Coming up for air
Breezy Auto Parts has been supplying the North American automobile industry with carburetors and air filters for more than half a century. With revenues of about $100 million a year, it is a significant player in the parts industry. Initially, it supplied carburetors and filters to each of the Big Three domestic manufacturers. When foreign car manufacturers entered North America to set up manufacturing operations, Breezy also developed relationships with the newcomers. It redesigned some of its products to fit the foreign models. It also introduced electronic data interchange (EDI) to support just-in-time deliveries to all of its customers. As a result, it successfully realized its original corporate vision of becoming North America’s leading supplier of carburetors and air filters, a position it has occupied ever since. For the past 30 years, Breezy has counted on steady customers and steady revenues. The past two years, however, have raised significant concerns about the company’s future. The price of crude oil has been soaring as have gas prices at the pump. There have been temporary dips in price, but the overall trend is unmistakable: it will be far more expensive to drive in the future. As a result, car sales have flattened and in some cases declined. This is especially true of the big gas guzzling SUVs upon which the North American industry had staked its future. But the slump is affecting pretty much all makes and models except for hybrids and the newly introduced Brainy Car. The contraction is even affecting the Asian and European car manufacturers that have located in North America. In the past, Breezy could always count on respectable profit margins, but this is no longer the case. Sales are anemic and because of the company’s fixed costs, tied to its manufacturing plant, profits are getting razor thin. To avert further deterioration, the company’s CEO announced a visioning workshop for senior managers. The objective is to conduct a PESTE (political, economic, social, technological and environmental) review of current trends, factors and conditions in the marketplace while subjecting Breezy to a rigorous SWOT (strengths, weaknesses, opportunities, threats) analysis. This is the first step in a process of revitalizing the company and its prospects by developing a new vision and strategy.
Analysis to get past paralysis
At the workshop, senior managers made the following observations:
• As a supplier to the auto market, it is dependent on its fortunes, but it has little influence over broad trends such as gas prices, or even the pace at which car manufacturers decide to redesign their vehicles for fuel efficiency.
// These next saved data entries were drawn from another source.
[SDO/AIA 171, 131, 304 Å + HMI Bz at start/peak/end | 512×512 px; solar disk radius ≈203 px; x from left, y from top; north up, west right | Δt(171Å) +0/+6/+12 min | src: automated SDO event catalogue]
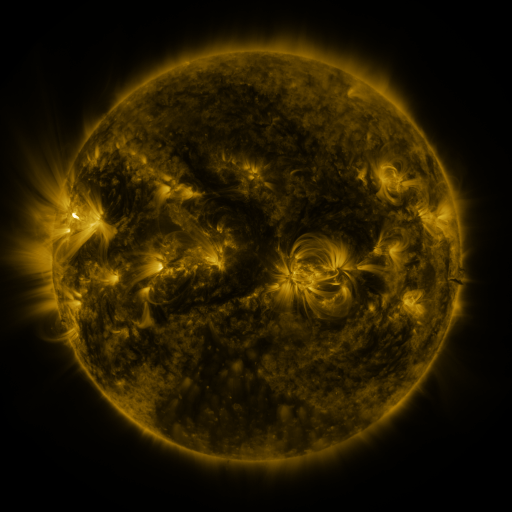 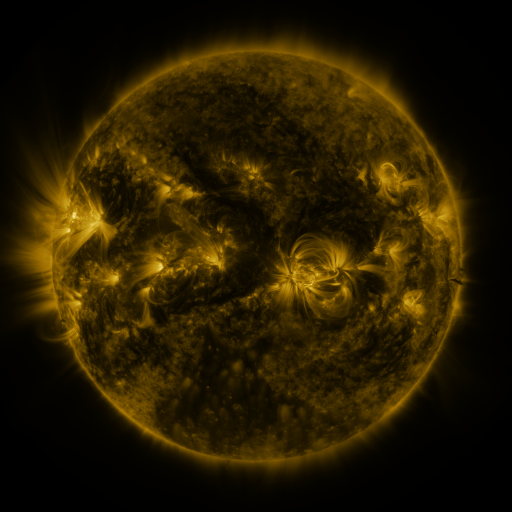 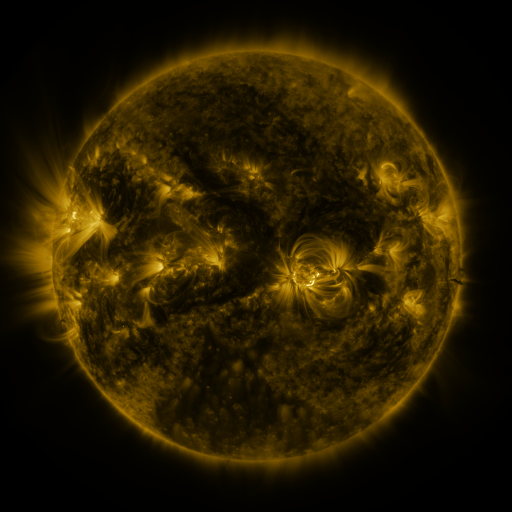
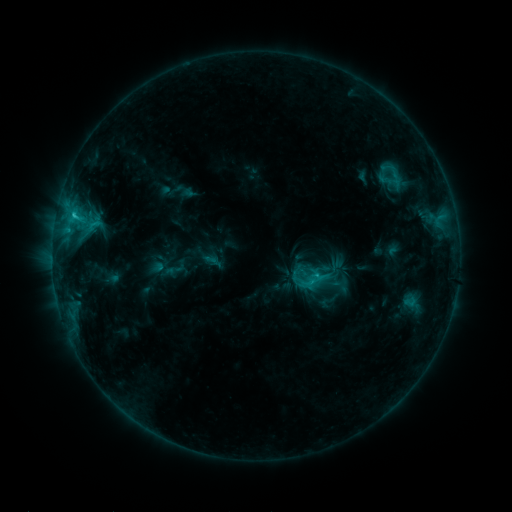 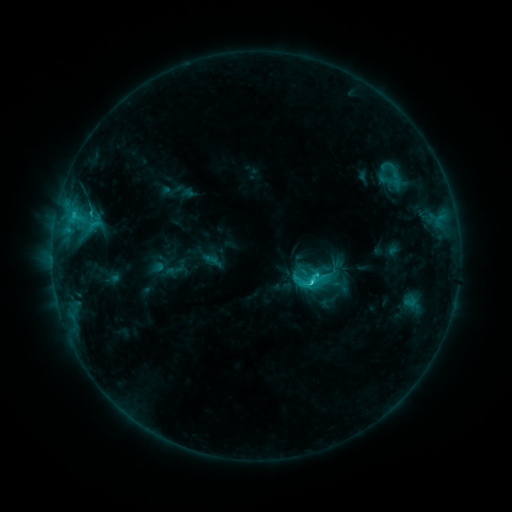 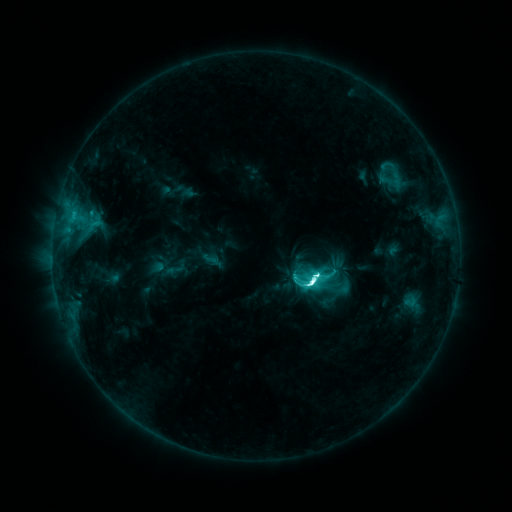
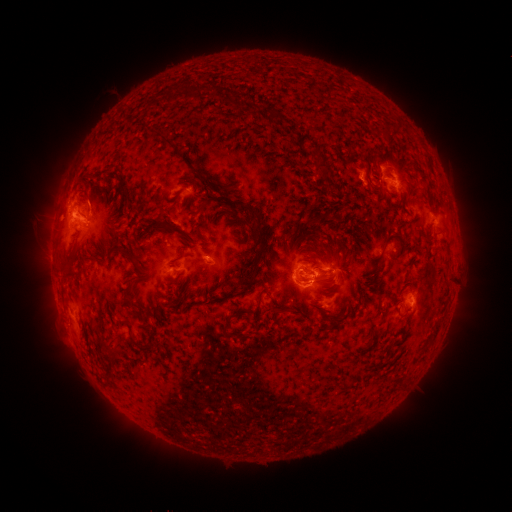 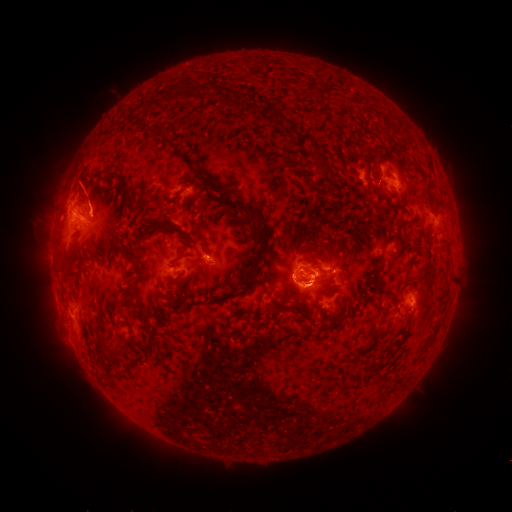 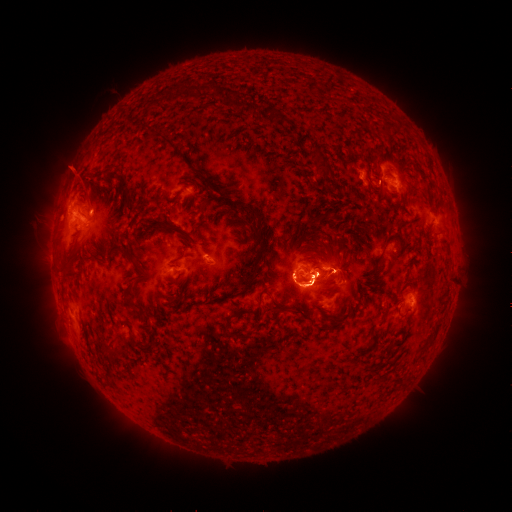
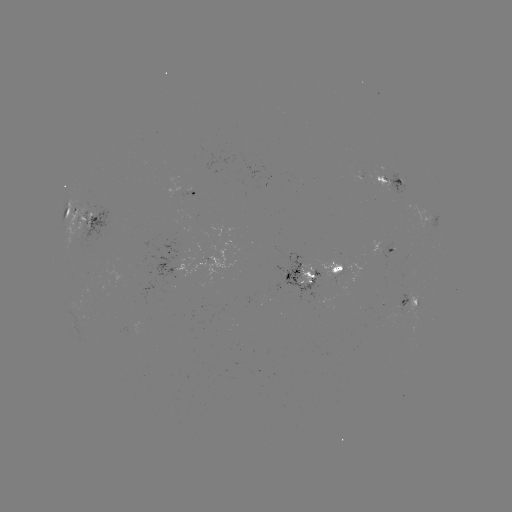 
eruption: <bbox>62, 165, 114, 219</bbox>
That redesign process may take years but Breezy has obligations now.
• Breezy already dominates the North American market for carburetors and air filters so that there is only limited scope for expanding sales in a market that is already saturated.
• So far, Breezy had focused on carburetors and air filters, something that it does better than others and a product in which it has decisive competitive advantages. Moving into new products would require R&D and retooling and it would have to be carefully coordinated with the redesign of automobiles for fuel efficiency that is under way in the industry.
• Key to Breezy’s existing competitive advantage is the tight integration that has established with its customers by using industry best practices, such as just-in-time manufacturing and just-in-time inventory. Any future development should build on that foundation.
• So far, Breezy had focused exclusively on the North American market. Because of its previous success and the overwhelming size of that market, it has never felt the need to look for markets in other parts of the world.
Filtering the options
After reviewing the company’s financial performance over the past few years, senior managers concluded that Breezy had to expand its markets if it was to sustain its profits. There were two options on the table.
Option 1: Breezy could stick with the tried and true. It could continue focusing on the North American market, working with its existing partners to develop products for the fuel efficient cars of the future. Alternatively, it could try to expand its product offering beyond carburetors and air filters into other auto parts. The market for standard auto parts was already saturated, however. One manager suggested thatBreezy could try to move into the customized market, making specialized accessories for car enthusiasts.
Option 2: Breezy could try to develop new customers and new markets outside of North America. It was pointed out during the PESTE analysis that car manufacturing was growing in countries such as Brazil and India. Recently,India’s Tata Company had announced its intention to develop a popular car for the Indian market. Its target price for the vehicle was to be about $2500 a unit. It was suggested that Breezy start developing the same close relationships with overseas car manufacturers that it already had established with their North American counterparts. The CEO assigned two teams to investigate each of these possibilities. The teams are to prepare a detailed course of action for their assigned option, together with an analysis of costs and benefits.
Questions
1. How could this initiative be financed?
2. What business should Breezy be in? How should it revise its corporate vision?
3. What risks does the offshore venture face that the domestic company does not?